READING PASSAGE:
# Char-griller / Kingsford hybrid smoker



## Ngof15 (May 25, 2021)

The kingsford is my first pit and it was looking sad not being used so I swapped out the rusty firebox with a char griller. The cook chamber is still in pretty good shape not in any danger or rusting through any time soon so I damn near gave my first pit a whole new life cycle 

It looks alot better in my opinion and actually works better and way easier to hold temp cause the kingsford firebox was very small

Only problem is the firebox is backwards lol cause my kingsford is a left side firebox and the char grillers are right side but I don't think it looks too bad 

Overall I'm just happy my first pit got some new life.


----------



## Wurstmeister (May 25, 2021)

Now you can add some more memories with the ole gal. I hate it when I have to recycle a long time grill.  Feel's like I lost an old friend?! When you get a chance, sand/steel wool the chamber, spray her with some fire Rust Olean heat resistant paint inside and out.

REQUIRED ACTION 1: In the thread about the smoker, which side is the firebox on the original Kingsford pit?
REQUIRED ACTION 2: Pick up the smoker thread after its final sentence and write the next part.
The rows that come after this thread can be left aside.

DATA TO EXAMINE:

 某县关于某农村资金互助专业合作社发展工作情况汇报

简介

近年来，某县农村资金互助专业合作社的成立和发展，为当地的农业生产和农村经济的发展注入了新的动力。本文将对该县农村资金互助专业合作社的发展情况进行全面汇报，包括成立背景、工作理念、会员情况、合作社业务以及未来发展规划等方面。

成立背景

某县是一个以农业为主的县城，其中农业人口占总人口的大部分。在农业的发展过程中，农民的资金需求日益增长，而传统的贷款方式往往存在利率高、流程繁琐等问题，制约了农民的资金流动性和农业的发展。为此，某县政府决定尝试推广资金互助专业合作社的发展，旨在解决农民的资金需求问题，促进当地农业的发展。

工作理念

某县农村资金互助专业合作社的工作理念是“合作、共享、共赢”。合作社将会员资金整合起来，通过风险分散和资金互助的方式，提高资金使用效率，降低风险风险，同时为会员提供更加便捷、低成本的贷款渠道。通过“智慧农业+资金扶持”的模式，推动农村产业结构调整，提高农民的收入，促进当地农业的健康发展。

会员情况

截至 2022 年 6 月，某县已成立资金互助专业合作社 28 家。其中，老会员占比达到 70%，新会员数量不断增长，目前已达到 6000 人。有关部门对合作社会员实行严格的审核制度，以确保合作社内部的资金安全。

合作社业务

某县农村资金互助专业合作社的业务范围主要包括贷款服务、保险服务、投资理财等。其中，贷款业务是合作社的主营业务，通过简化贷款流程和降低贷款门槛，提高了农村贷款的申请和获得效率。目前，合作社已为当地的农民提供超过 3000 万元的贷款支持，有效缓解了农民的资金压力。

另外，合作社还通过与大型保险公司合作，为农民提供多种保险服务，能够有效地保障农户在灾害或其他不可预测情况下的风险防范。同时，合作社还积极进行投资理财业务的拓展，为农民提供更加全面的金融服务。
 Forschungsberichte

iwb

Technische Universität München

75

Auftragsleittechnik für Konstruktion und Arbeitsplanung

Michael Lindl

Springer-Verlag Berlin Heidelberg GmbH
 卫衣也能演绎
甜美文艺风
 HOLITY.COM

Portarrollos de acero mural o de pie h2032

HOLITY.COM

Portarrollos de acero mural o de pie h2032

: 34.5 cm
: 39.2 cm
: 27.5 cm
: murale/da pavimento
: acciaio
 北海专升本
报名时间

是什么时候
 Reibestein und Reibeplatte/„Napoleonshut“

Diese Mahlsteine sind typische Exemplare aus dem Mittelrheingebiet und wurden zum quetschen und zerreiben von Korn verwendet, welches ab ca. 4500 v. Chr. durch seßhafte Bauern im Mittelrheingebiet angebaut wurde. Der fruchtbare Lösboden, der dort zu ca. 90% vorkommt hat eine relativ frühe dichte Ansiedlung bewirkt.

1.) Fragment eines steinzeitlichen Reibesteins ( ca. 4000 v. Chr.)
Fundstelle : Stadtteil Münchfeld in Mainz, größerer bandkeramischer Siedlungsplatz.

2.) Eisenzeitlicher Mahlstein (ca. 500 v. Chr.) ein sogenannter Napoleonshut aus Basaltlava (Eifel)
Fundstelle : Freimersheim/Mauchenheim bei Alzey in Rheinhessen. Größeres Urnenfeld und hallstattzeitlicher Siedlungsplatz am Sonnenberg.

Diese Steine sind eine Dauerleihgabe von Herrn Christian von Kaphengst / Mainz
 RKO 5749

--

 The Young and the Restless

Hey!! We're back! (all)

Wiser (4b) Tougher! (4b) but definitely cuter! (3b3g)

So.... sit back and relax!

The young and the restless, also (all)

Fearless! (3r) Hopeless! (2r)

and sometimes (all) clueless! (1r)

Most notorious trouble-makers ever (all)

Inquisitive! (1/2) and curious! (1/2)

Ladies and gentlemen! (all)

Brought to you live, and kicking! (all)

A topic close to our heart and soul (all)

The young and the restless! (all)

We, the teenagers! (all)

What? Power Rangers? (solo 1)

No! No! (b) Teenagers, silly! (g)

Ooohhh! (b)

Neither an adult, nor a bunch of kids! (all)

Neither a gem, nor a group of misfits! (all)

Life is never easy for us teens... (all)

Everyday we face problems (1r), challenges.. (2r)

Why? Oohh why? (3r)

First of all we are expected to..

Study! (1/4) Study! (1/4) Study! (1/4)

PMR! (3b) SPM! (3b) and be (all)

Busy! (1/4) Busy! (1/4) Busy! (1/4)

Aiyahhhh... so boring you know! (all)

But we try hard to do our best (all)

--

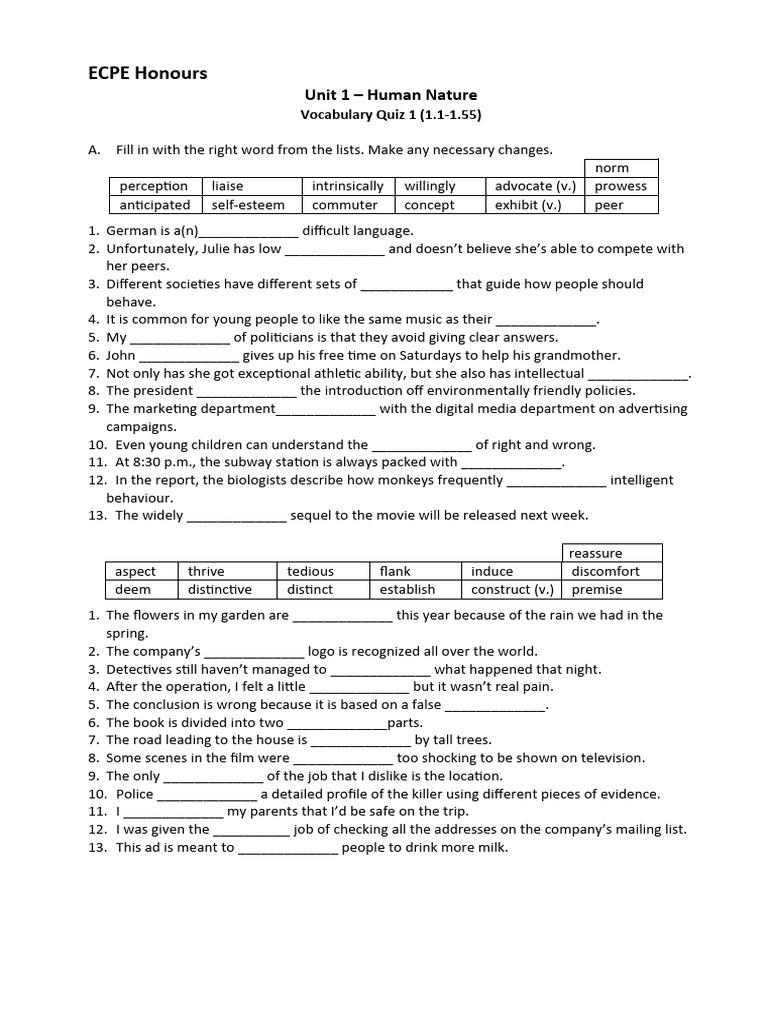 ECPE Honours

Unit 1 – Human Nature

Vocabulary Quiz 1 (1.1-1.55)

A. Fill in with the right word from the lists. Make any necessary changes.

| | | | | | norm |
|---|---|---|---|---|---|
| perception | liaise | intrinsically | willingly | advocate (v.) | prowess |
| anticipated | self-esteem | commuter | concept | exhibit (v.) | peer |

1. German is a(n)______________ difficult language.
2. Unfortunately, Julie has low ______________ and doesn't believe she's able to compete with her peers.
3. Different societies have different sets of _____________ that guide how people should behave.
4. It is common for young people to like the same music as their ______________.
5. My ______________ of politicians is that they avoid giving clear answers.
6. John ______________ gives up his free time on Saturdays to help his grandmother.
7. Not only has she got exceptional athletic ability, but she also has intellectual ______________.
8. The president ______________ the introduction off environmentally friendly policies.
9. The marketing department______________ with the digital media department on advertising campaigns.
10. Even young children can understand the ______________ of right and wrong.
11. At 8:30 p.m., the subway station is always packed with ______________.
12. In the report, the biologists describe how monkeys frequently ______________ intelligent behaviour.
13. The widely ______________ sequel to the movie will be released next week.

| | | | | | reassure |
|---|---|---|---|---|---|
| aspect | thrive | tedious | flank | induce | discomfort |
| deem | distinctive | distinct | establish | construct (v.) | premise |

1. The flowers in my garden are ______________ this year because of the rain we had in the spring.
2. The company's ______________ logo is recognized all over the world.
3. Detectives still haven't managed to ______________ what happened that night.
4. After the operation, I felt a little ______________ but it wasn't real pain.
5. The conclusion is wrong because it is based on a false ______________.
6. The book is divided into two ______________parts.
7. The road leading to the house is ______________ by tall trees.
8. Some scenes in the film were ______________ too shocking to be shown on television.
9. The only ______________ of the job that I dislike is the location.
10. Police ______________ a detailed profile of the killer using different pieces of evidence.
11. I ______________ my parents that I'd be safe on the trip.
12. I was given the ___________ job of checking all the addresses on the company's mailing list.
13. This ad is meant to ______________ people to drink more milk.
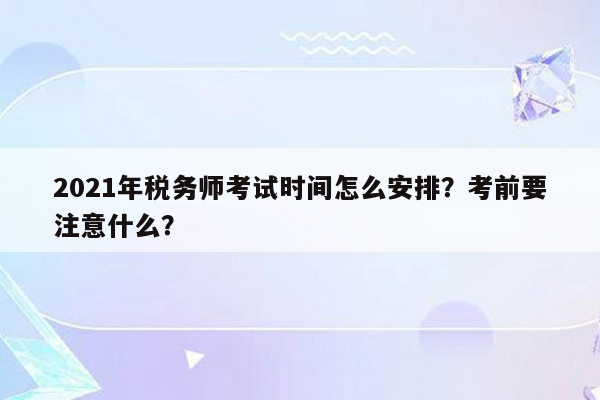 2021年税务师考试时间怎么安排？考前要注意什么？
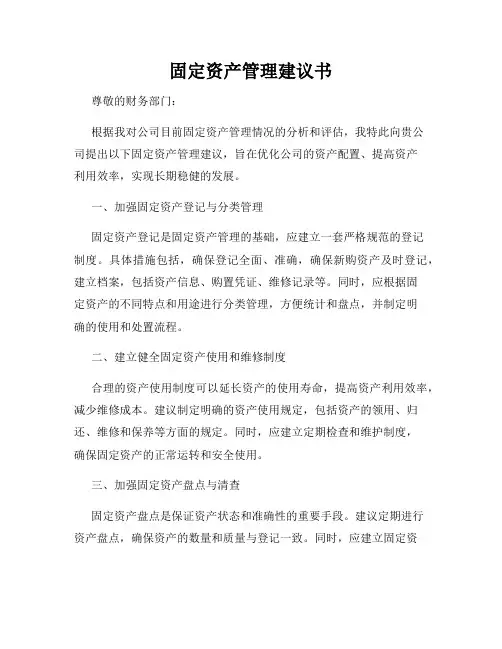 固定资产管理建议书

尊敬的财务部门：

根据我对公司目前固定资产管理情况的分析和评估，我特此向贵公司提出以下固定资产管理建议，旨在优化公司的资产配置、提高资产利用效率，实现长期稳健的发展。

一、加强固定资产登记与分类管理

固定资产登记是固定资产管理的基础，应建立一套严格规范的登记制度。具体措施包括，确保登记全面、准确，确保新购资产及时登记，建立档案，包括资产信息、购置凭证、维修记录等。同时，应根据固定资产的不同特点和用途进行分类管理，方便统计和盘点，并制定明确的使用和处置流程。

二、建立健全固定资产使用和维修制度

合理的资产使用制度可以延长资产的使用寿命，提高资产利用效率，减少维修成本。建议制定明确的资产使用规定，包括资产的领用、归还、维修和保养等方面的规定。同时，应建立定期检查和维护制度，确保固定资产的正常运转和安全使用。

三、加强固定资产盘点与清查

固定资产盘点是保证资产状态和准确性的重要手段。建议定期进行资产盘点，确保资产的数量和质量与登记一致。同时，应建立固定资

RESPONSE BOX 1: The left side.

RESPONSE BOX 2:
John


----------



## Ngof15 (May 25, 2021)

Exactly just didn't feel right letting her go like that. Really happy with the extra firebox space. When I reseasoned it I found I was able to use a lot larger splits in there and the temp held much longer than it's previous firebox. 

Only thing is the lid kind of warped around the handle and caused a pretty big leak. Thinking a lava lock latch should do the trick. Just kinda in a weird location. I've only ever seen anyone put 2 latches on the edge not in the middle.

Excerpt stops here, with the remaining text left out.